Do niebezpiecznego zdarzenia doszło w okolicach Włosienicy - to właśnie do tego miejsca dojeżdżają sanie, które są ciągnięte przez konie na szlaku prowadzącym do Morskiego Oka. Jak przekazał autor nagrania, sytuacja miała miejsce w poniedziałek 27 grudnia o godzinie 12.
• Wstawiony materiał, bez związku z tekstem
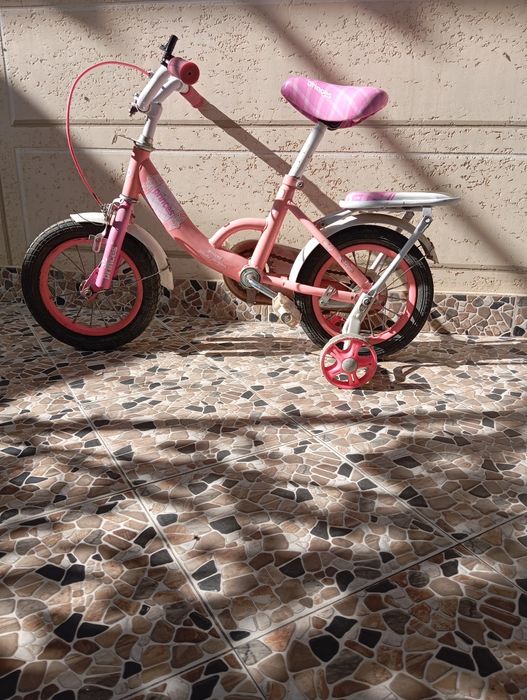 Продаёться детский велосипед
- Na szczęście nam nic się nie stało, ale tylko dzięki temu, że szybko zareagowaliśmy. Z tego co zdążyłem zobaczyć, inni ludzie dosłownie rzucali się w zaspy, żeby ich nie staranowały. Córka do dzisiaj jest przestraszona - przekazał podczas rozmowy z "Gazetą Krakowską" Mariusz Łaszewski - autor filmu opublikowanego w mediach społecznościowych. I dodał "na końcu filmiku, jak się zrobi przybliżenie, widać jak sanie się przewracają i wbijają się razem z końmi w skarpę w las". - Dalej już nie wiem, co się stało. Woźnica po 5 minutach szedł w dół spokojnym krokiem mówiąc, że i tak ich nie dogoni - dodał.
Choć sytuacja wyglądała na groźną, nikt nie został ranny. - Żadnemu z turystów nic się nie stało. Do koni został wezwany weterynarz. Zwierzęta zostały przebadane, wszystko jest z nimi w porządku - przekazała w rozmowie z "Gazetą Wyborczą" Paulina Kołodziejska z biura prasowego Tatrzańskiego Parku Narodowego.
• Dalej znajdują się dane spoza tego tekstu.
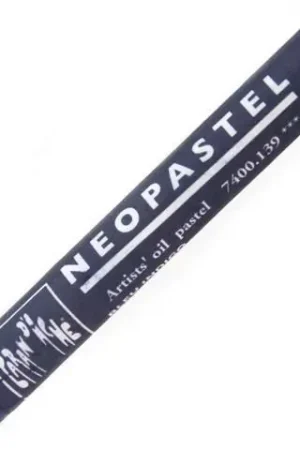 Koop Online Caran d'ache neopastel – 139 indigo blue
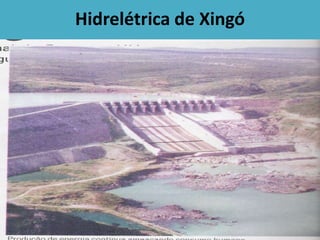 Hidrelétrica de Xingó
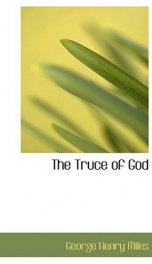 The Truce of God_cover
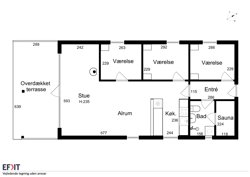 Vejlby Klit 169, Vejlby, 7673 Harboøre
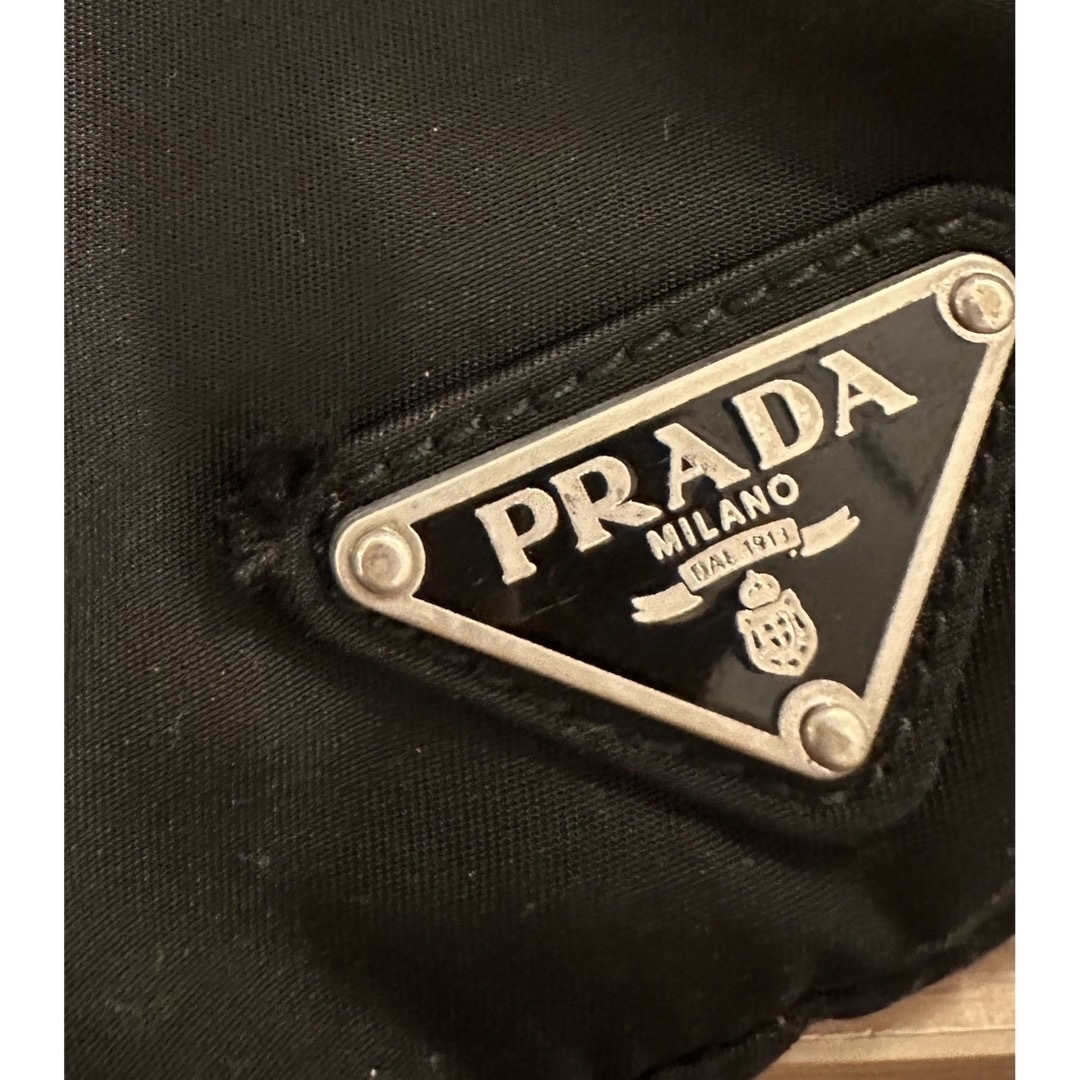 PRADA(プラダ)のPRADA テスートモンタナウエストバッグ ナイロン メンズのバッグ(ウエストポーチ)の商品写真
Fundacja Viva! zajmująca się ochroną praw zwierząt stworzyła petycję w sprawie natychmiastowej likwidacji transportu konnego na trasie do Morskiego Oka skierowaną do dyrektora Tatrzańskiego Parku Narodowego.
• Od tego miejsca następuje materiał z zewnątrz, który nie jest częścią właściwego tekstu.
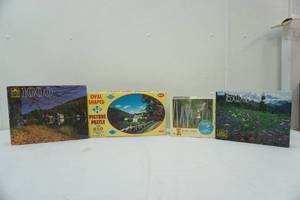 lot 119 image: jigsaw Puzzles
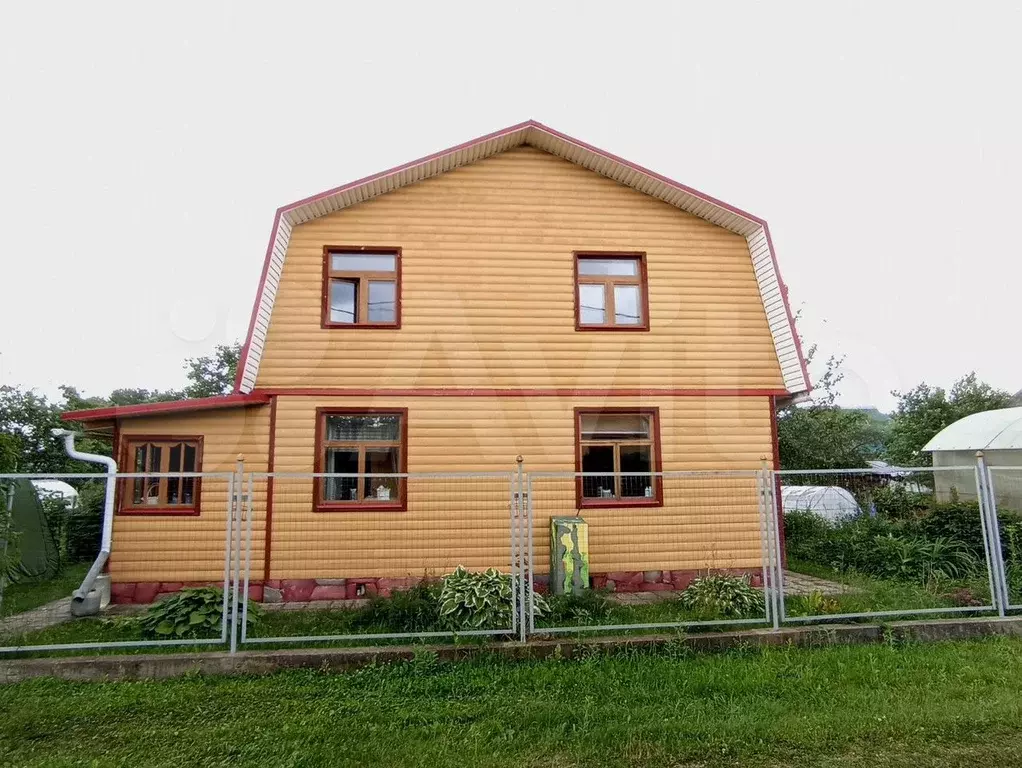 Дача 106 м на участке 5,9 га - Фото 0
"Apelujemy do Pana o natychmiastową likwidację transportu konnego na trasie do Morskiego Oka. Kwestie wykorzystywania koni do ciągnięcia wozów z turystami na trasie do Morskiego Oka i naruszania ich dobrostanu poprzez przeciążanie ich zbyt dużym ładunkiem o około 1 tonę, podnoszone są od wielu lat w dyskursie publicznym oraz licznej korespondencji z Tatrzańskim Parkiem Narodowym. Błędy w ekspertyzie hipologa z Uniwersytetu Przyrodniczego w Lublinie, o których informujemy Pana od lat, potwierdził biegły sądowy w opinii sporządzonej na zlecenie Prokuratury Rejonowej w Limanowej. To bezdyskusyjne - konie na trasie do Morskiego Oka pracują w ogromnych przeciążeniach, co odbija się na ich zdrowiu" - czytamy w petycji.
Pracownicy organizacji podkreślają, że na trasie "konie są eksploatowane ponad siły i szybko przestają się nadawać do pracy". "Nadmierna eksploatacja koni prowadzi do częstych wymian zwierząt - w ciągu 5 lat wymieniane są statystycznie wszystkie konie pracujące na trasie. Czy to jest tradycja, którą chce pielęgnować TPN?" - pyta w liście fundacja.
Przeczytaj więcej podobnych informacji z kraju na stronie głównej Gazeta.pl.
Organizacja żąda natychmiastowej likwidacji przewozów turystów zaprzęgami konnymi na trasie do Morskiego Oka. "Panie Dyrektorze, apelujemy do Pana o odwagę, honor i zwykłą ludzką przyzwoitość. Wzywamy Pana do bezzwłocznego podjęcia odpowiednich działań!" - kończą petycję aktywiści.